* _GIVEN RECORDS_:
━━━━━━━━━━━━━━━━━━━━
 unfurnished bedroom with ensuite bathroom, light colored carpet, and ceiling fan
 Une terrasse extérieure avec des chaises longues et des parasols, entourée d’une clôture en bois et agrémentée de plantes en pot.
━━━━━━━━━━━━━━━━━━━━
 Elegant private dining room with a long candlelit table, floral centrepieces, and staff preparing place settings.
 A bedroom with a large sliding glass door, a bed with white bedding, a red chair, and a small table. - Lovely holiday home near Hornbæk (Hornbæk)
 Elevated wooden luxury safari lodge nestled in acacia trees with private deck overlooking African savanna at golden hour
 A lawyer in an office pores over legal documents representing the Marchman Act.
━━━━━━━━━━━━━━━━━━━━
* _WHAT TO WORK ON_:
Copy out the entries starting with the line that contains "unfurnished bedroom with" and going through the line that contains "Une terrasse extérieure", with both of those lines included.

* _WRITTEN ANSWER_:
 unfurnished bedroom with ensuite bathroom, light colored carpet, and ceiling fan
 Une terrasse extérieure avec des chaises longues et des parasols, entourée d’une clôture en bois et agrémentée de plantes en pot.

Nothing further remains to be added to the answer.